Accordingly, the Vietnamese economy rebounded strongly in 2024, growing at 7.1 per cent backed by robust exports, resilient foreign direct investment, and supportive policies. This momentum continued into the first half of 2025, with economic activity expanding by 7.5 per cent on-year thanks to export frontloading, faster credit growth, and large one-off government spending. Inflation accelerated somewhat in recent months, reaching 3.6 per cent on-year in June, but remains below the target. The current account surplus reached a record 6.6 per cent of GDP in 2024.
The outlook is heavily dependent on the outcome of trade negotiations and is constrained by elevated global uncertainty on trade policies and economic environment. Economic growth is projected to slow to 6.5 per cent in 2025 and decelerate further in 2026 given the full-year effect of the new US tariffs (announced in July) and unwinding of most of the one-off 2025 government stimulus.
Downside risks are high. A further escalation in global trade tensions or a tightening of global financial conditions could weaken further exports and investment. Domestically, financial stress could re-emerge from tighter financial conditions and high corporate indebtedness. On the upside, successfully implementing infrastructure projects and structural reforms could significantly boost medium-term growth. If global trade tensions subside, the economic outlook would improve.
IMF's executive directors broadly agreed with the thrust of the staff appraisal. They welcomed that, despite increased external and domestic volatility, economic growth has been remarkably resilient, helped by supportive policies. Directors cautioned, however, that the economy’s export‑led growth model faces increasing challenges from rapidly evolving and uncertain global trade policies, population ageing, tightening global financial conditions, and climate change. They emphasised that policies should focus on maintaining economic resilience and financial stability, while promoting reforms to sustain robust, diversified, and stable medium‑term growth.

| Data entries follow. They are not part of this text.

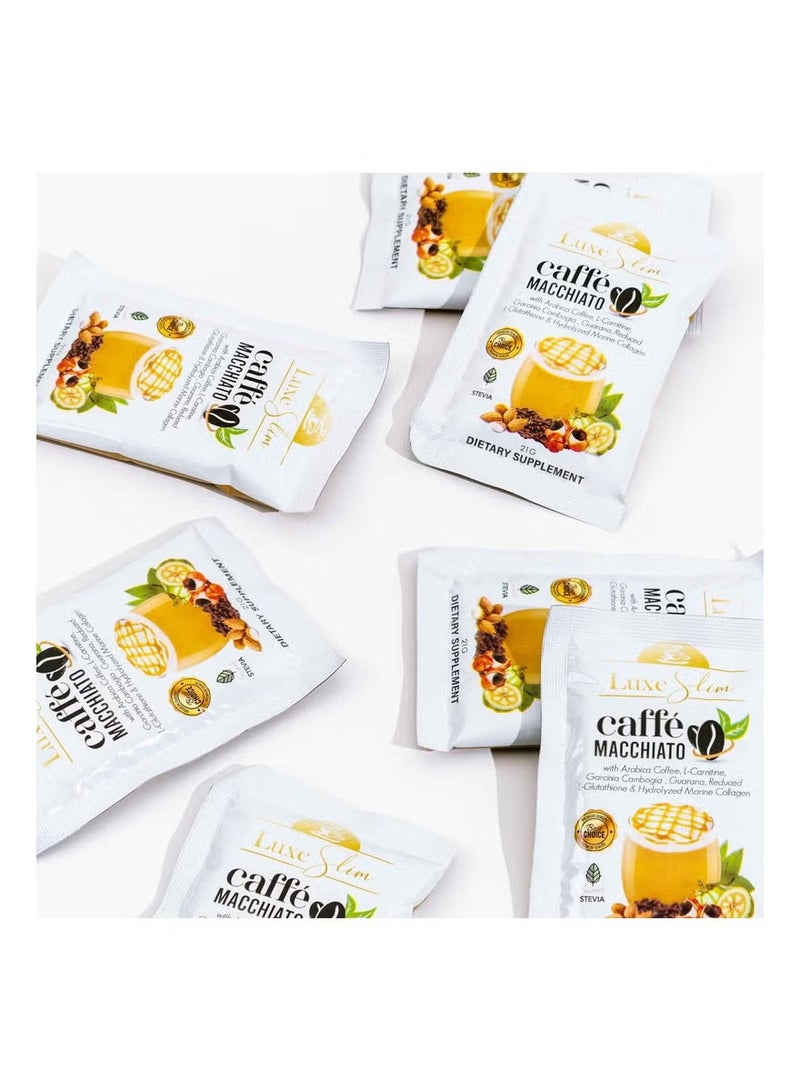 Luxe Slim Caffe Macchiato Herbal Coffee Drink Mix - Image 2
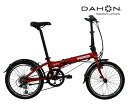 (在庫有り)DAHON ダホン HIT ヒット ルビーレッド 6段変速 折り畳み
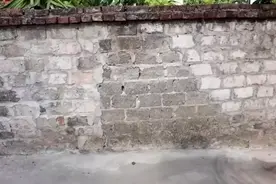 农村老师傅用水泥翻新自家围墙，这手艺厉害了！视频封面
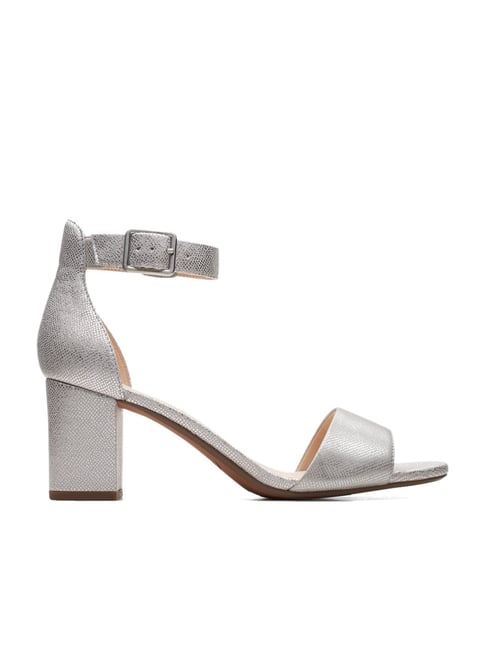 Women's Metallic Synthetic Sandals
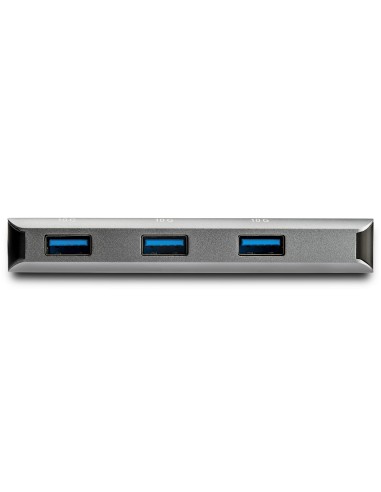 Hub Ladrón USB-C de 3 Puertos 10Gbps y Lector de Tarjetas de Memoria Flash SD - con 3 Puertos USB-A y 1 Ranura SD - Adaptador H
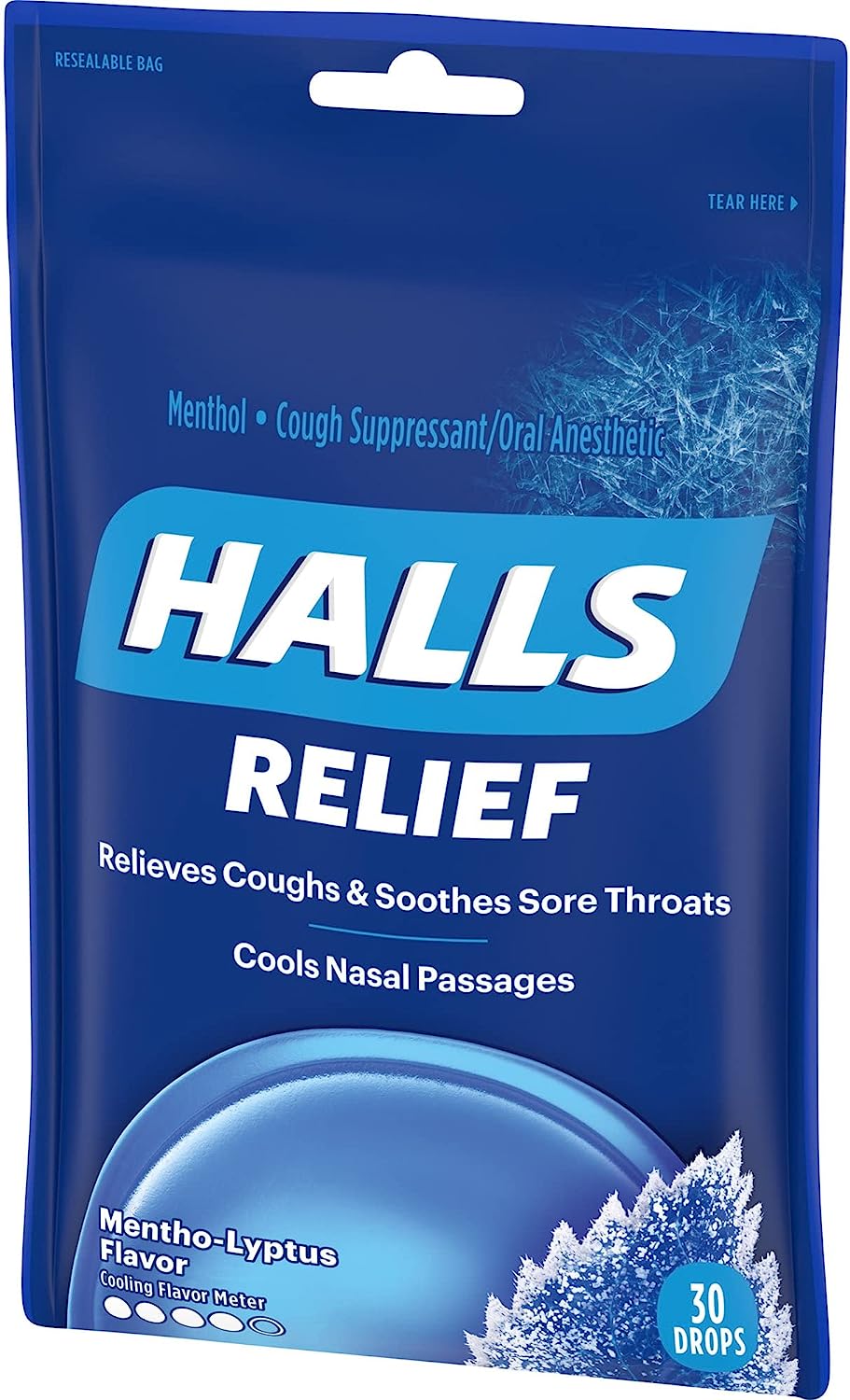 Halls Menthlyptus Dr Size 30ct Halls Menthylyptus Drops 30ct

The policy mix should remain flexible to respond to a fast‑evolving and uncertain economic environment. Given available fiscal space, fiscal policy could be more prominent in prudently supporting economic activity, especially with temporary and targeted support if needed. The room to ease monetary policy is very limited, and inflation and FX risks should be closely monitored given still buoyant economic and credit growth. Greater exchange rate flexibility is critical to facilitate the adjustment to external shocks, and underlined the benefits of accelerating the modernisation of the monetary policy framework to better manage the risks.
Strengthening the medium‑term fiscal framework is crucial for reaping the growth dividends from the planned large public investment while safeguarding debt sustainability. It will be important to upgrade public investment management, enhance revenue mobilisation, increase fiscal transparency, and better manage risks, including from public‑private partnerships.
The need to bolster the financial sector’s resilience against shocks was underscored, with priority given to building liquidity and capital buffers and improving the macroprudential toolkit. Further upgrading of the insolvency, crisis preparedness and resolution, and AML/CFT frameworks was also emphasised, along with advancing the framework for the regulation of crypto assets.
Additionally, directors welcomed the authorities’ broad reform agenda, while stressing that implementation will be key to success. They called for actions to raise productivity, including improving the business environment and reforming capital and labour markets.
Further efforts should be made to boost domestic demand and reduce external imbalances, including by investing in upgrading key infrastructure and strengthening social safety nets, while promoting greater trade diversification.
The point was made that more emphasis should be placed on discussing the impact of the policy mix on Vietnam’s external imbalances and the required policy responses. Directors welcomed the push for major institutional reforms to bolster government efficiency, while stressing the need for further progress on improving economic governance and tackling data gaps, including in the external sector.